Булгаков и Платонов

Рубрика в газете: Котлован советской литературы, № 2021 / 37, 07.10.2021, автор: Максим АРТЕМЬЕВ

В 20-30-е гг в Москве жили два величайших русских прозаика того времени – Михаил Булгаков и Андрей Платонов. Они не уступали в таланте своим сверстникам, таким как Фолкнер, Хемингуэй, Селин, так что их вполне можно назвать крупнейшими писателями первой половины XX века и в мировом масштабе.
Схожего в их судьбах было много. Оба провинциалы из южной России – Киева и Воронежа, а в Москве оказались в двадцатые годы, в Гражданскую не воевали. Прожили примерно одинаково, 1891 – 1940 и 1899 – 1951. Имели уважаемые гражданские профессии, по которым проработали недолго, хотя впечатлений хватило надолго, но рано сделали выбор в пользу литературы. Обоим литература не принесла денег и славы при жизни, и они оставались в непризнанных гениях.
Обоих отметил Сталин, писатели стали жертвами злобных и долгих проработочных кампаний. Они до конца пытались приспособиться к той жизни, которая их окружала, чтобы подняться, но безуспешно, хотя как-то в итоге устроились, и репрессии их миновали. Даже арестовали у обоих близких друзей-литераторов примерно в одно время, у Булгакова – Сергея Ермолинского, у Платонова – Андрея Новикова и Николая Кауричева, причем уже на спаде репрессий после ухода Ежова. Последними крупными работами у обоих стали идеологические правильные пьесы, которые так и не увидели сцены.

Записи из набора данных
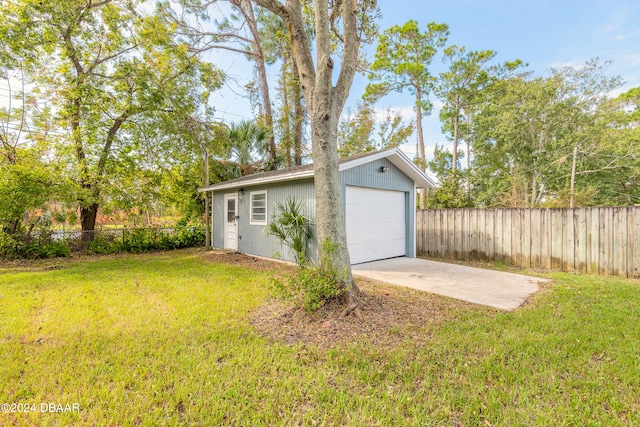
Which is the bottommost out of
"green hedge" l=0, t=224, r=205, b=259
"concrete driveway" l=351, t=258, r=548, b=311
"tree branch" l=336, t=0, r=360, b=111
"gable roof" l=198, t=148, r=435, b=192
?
"concrete driveway" l=351, t=258, r=548, b=311

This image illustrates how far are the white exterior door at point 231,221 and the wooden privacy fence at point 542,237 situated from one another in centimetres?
634

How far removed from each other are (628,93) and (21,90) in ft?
103

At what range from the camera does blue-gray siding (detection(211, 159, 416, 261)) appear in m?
6.87

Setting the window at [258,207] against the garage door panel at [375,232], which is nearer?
the garage door panel at [375,232]

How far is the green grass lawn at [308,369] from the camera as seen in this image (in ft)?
6.28

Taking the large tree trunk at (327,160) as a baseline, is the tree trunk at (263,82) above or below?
above

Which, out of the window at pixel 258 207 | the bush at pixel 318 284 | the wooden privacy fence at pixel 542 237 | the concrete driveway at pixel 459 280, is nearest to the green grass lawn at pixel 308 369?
the concrete driveway at pixel 459 280

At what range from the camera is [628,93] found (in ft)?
58.6

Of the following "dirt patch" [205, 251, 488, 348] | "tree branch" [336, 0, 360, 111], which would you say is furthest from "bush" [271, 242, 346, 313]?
"tree branch" [336, 0, 360, 111]

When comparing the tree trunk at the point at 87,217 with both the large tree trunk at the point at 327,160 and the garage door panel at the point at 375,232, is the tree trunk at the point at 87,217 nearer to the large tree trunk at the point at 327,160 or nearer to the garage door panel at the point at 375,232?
the garage door panel at the point at 375,232

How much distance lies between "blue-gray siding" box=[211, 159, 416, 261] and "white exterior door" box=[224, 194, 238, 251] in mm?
215

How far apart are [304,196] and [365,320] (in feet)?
13.4

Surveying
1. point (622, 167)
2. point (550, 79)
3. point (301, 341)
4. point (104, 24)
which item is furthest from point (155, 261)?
point (622, 167)

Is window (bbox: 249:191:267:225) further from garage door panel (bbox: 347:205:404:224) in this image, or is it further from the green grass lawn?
the green grass lawn
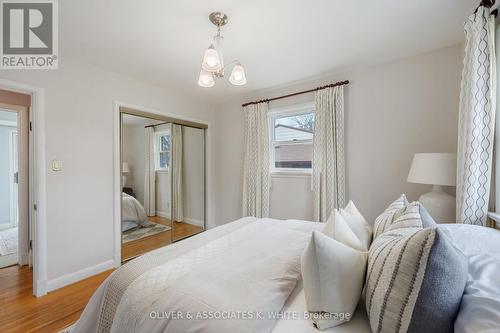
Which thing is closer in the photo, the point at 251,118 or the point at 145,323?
the point at 145,323

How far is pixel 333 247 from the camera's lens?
88cm

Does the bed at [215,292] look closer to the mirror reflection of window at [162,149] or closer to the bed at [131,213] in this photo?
the bed at [131,213]

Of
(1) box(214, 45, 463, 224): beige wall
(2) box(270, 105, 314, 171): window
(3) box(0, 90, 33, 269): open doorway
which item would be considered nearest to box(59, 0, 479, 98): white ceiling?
(1) box(214, 45, 463, 224): beige wall

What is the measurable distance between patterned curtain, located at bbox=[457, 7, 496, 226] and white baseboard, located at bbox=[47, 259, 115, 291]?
3601mm

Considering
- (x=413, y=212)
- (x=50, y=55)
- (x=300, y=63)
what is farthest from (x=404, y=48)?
(x=50, y=55)

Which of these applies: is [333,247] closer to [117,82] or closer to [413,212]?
[413,212]

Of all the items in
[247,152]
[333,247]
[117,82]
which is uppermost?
[117,82]

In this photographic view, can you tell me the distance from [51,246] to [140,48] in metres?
2.20

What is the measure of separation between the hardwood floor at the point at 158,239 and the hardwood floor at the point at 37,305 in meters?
0.46

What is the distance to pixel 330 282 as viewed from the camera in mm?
843

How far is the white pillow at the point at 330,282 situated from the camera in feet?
2.71

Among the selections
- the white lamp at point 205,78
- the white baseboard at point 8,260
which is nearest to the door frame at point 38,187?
the white baseboard at point 8,260

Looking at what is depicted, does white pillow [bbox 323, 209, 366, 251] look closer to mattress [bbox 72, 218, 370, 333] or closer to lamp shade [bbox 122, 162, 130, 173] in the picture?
mattress [bbox 72, 218, 370, 333]

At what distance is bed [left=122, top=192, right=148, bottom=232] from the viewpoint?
2.85 metres
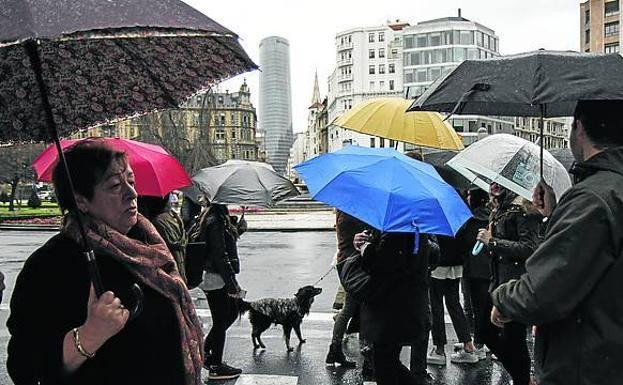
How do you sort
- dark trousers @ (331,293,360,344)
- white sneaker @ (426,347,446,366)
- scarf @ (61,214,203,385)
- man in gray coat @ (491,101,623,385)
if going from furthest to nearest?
1. white sneaker @ (426,347,446,366)
2. dark trousers @ (331,293,360,344)
3. scarf @ (61,214,203,385)
4. man in gray coat @ (491,101,623,385)

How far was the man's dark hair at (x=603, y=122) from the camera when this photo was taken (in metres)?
2.55

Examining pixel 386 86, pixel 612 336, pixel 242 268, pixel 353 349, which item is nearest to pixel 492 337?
pixel 353 349

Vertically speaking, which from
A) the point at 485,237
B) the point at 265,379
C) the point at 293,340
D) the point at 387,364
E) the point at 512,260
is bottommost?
the point at 293,340

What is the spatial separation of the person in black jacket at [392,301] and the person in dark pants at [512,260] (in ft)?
2.70

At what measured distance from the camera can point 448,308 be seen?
7.16 meters

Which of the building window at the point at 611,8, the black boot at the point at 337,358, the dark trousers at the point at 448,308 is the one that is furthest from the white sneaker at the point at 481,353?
→ the building window at the point at 611,8

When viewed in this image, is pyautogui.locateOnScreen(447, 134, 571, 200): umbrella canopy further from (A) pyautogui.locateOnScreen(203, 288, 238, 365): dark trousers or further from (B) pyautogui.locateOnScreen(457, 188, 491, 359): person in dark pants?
(A) pyautogui.locateOnScreen(203, 288, 238, 365): dark trousers

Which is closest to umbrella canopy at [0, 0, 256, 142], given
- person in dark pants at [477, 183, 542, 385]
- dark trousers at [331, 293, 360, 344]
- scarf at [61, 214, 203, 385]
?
scarf at [61, 214, 203, 385]

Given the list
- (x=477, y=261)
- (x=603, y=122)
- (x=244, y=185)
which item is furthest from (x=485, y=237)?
(x=603, y=122)

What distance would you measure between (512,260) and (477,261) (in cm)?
135

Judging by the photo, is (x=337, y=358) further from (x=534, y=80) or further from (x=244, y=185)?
(x=534, y=80)

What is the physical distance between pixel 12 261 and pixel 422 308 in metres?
14.0

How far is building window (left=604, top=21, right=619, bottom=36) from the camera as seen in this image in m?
84.4

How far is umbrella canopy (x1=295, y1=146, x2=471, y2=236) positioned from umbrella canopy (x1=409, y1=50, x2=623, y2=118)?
2.36ft
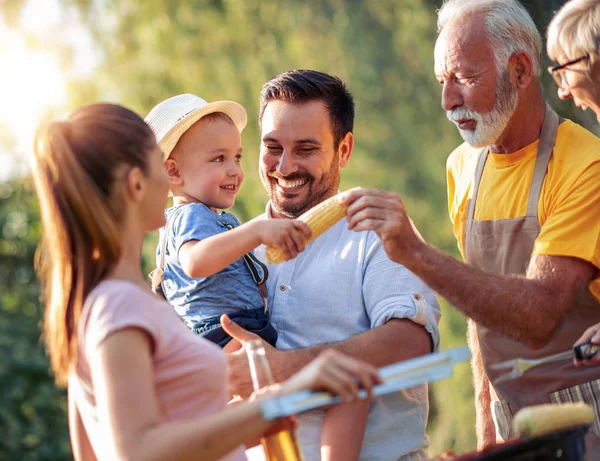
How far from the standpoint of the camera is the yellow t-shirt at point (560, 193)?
3.17 metres

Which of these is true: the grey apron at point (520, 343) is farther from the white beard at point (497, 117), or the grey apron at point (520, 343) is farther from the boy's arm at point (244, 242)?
the boy's arm at point (244, 242)

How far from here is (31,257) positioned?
36.0 ft

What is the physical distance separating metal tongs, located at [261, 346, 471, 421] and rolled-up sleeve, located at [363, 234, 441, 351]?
132cm

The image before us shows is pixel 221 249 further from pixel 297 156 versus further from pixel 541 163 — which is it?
pixel 541 163

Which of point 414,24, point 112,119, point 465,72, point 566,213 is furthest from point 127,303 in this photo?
point 414,24

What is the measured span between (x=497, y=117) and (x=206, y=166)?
1100mm

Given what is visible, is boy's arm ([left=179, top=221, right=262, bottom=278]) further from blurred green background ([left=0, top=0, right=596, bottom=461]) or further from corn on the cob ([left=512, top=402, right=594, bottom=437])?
blurred green background ([left=0, top=0, right=596, bottom=461])

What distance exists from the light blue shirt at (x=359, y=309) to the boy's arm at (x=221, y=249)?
1.43 ft

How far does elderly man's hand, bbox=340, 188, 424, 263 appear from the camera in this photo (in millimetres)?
2932

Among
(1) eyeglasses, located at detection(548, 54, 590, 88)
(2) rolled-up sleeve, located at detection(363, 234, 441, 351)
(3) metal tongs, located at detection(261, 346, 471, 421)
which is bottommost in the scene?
(3) metal tongs, located at detection(261, 346, 471, 421)

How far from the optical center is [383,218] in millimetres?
2953

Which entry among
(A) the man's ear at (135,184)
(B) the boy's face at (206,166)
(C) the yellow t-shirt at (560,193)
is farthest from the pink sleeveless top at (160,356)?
(C) the yellow t-shirt at (560,193)

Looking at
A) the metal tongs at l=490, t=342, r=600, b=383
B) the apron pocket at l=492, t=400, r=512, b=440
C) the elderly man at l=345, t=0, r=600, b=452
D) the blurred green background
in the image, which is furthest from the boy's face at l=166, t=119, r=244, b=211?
the blurred green background

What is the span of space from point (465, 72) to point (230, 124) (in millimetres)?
916
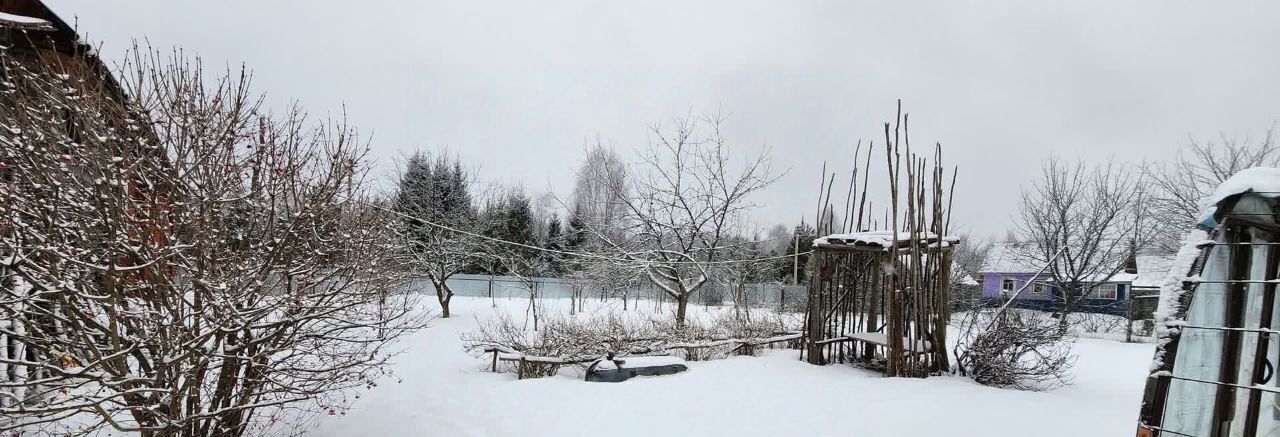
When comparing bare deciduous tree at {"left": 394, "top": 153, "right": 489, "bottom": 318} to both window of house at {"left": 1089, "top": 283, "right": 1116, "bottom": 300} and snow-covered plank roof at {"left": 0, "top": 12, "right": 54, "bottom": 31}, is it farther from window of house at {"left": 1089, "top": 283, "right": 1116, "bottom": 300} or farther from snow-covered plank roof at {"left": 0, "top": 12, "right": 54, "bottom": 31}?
window of house at {"left": 1089, "top": 283, "right": 1116, "bottom": 300}

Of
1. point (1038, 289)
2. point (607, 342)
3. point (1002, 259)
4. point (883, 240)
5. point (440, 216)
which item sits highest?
point (1002, 259)

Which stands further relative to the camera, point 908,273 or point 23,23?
point 908,273

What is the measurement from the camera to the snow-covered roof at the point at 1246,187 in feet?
6.22

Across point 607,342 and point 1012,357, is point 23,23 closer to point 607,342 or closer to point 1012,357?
point 607,342

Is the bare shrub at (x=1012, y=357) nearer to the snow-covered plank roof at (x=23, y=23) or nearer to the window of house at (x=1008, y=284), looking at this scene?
the snow-covered plank roof at (x=23, y=23)

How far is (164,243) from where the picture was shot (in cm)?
339

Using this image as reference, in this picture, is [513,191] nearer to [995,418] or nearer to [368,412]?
[368,412]

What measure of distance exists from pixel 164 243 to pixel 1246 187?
17.3ft

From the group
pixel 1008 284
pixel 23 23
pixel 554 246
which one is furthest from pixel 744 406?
pixel 1008 284

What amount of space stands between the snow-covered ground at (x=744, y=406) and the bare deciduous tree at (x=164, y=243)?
1.42 metres

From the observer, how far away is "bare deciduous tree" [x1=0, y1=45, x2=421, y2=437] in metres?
3.15

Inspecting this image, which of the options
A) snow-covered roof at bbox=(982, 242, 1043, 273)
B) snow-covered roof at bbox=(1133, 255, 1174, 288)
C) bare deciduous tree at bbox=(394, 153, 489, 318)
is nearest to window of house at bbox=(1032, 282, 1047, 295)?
snow-covered roof at bbox=(982, 242, 1043, 273)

ЦЕЛЬ ЗАДАНИЯ
Как перевести на английский язык предложение из статьи о Булгакове и Платонове: «Обоим литература не принесла денег и славы при жизни, и они оставались в непризнанных гениях.»?

РЕЗУЛЬТАТ ВЫПОЛНЕНИЯ
Literature brought neither of them money or fame during their lifetimes, and they remained unrecognized geniuses.